2- Read "adult.csv" and skip the first 32000 rows.
3- Read "cars-85.xlsx" with column headers. Skip the first 2 columns ("symboling" and "normalized losses") and read the first 201 rows.
4- Read "cars-85.xlsx" with column headers. Skip the first 2 columns ("symboling" and "normalized losses") and read the last 5 rows.
Task 3: Write files to LOCAL>DS-with-KNIME>data:
1- The output of task2-1 as XLSX with column headers, the same file name as the input file and "part1" as the sheet name.
2- The output of task2-2 as XLSX with the same file name as the input file and "part2" as the sheet name. After completing this task, the output file must have 2 sheets (part1 and part2).
3- The output of task2-3 as CSV with column headers and the same name as the input file.
4- The ouput of task2-4 as CSV with column headers and the same name as the input file. After completing this task, the row count of the output file must be the same as the row count of the input file (cars-85.xlsx).
Session 3 Assignment: To complete this assignment you need to upload a Component which takes "adult" data set as input and produces a view as described in assignment tasks:
Task 1: Assigns colors to rows based on "marital-status".
Task 2: A table view which publishes selection events but does not subscribe to selection events.
Task 3: A table view which subscribe to selection events but does not publish selection events. Also, this table view only shows selected rows.
Task 4: A scatter plot which shows "age" against "hours-per-week" for 1000 rows only.
Task 5: A bar chart which shows average "age" per "marital-status".
Task 6: A histogram which shows average "hours-per-week" per age groups.
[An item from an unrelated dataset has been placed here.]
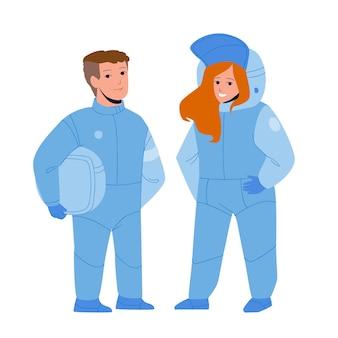 宇宙服のベクトルで宇宙飛行士の子供たちのカップル。宇宙飛行士の子供たちの男の子と女の子の将来の仕事。冒険を夢見てフラットな漫画のイラストを発見するキャラクターティーンエイジャーの職業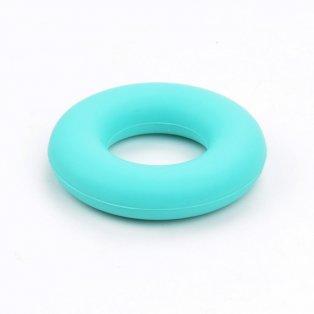 Silikonové kousátko - kruh - tmavě tyrkysové - ∅ 43 mm - 1 ks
There should be 10 age groups. The label of each group must represent the borders.
Task 7: Design the Component layout in a way that the scatter plot, the bar chart and the histogram appear in the same row. Max height for table views should be 400 px.
Task 8: Add a workflow annotation inside the component and answer these questions:
1- In what age spans do we have the min and the max hours-per-week?
2- What is the average age of the people with "Never-married" and "Widowed" marital-status?
3- Do you see anything strange in the histogram ("hours-per-week" per age groups)? How do you explain it?
Session 4 Assignment: To complete this assignment, you have to upload a workflow which reads "CallsData.xls" and "ContractData.csv" files and outputs the "session4-output.table" file.
Session 5 Assignment: Upload a workflow and do the following tasks:
1- Read "cars-85".
2- Add the digit form of the number of doors (nr_doors) in front of the car's brand name (make) where the first 2 and the last character of the brand name are uppercased. E.g. MAzdA(4), VOlkswageN(2)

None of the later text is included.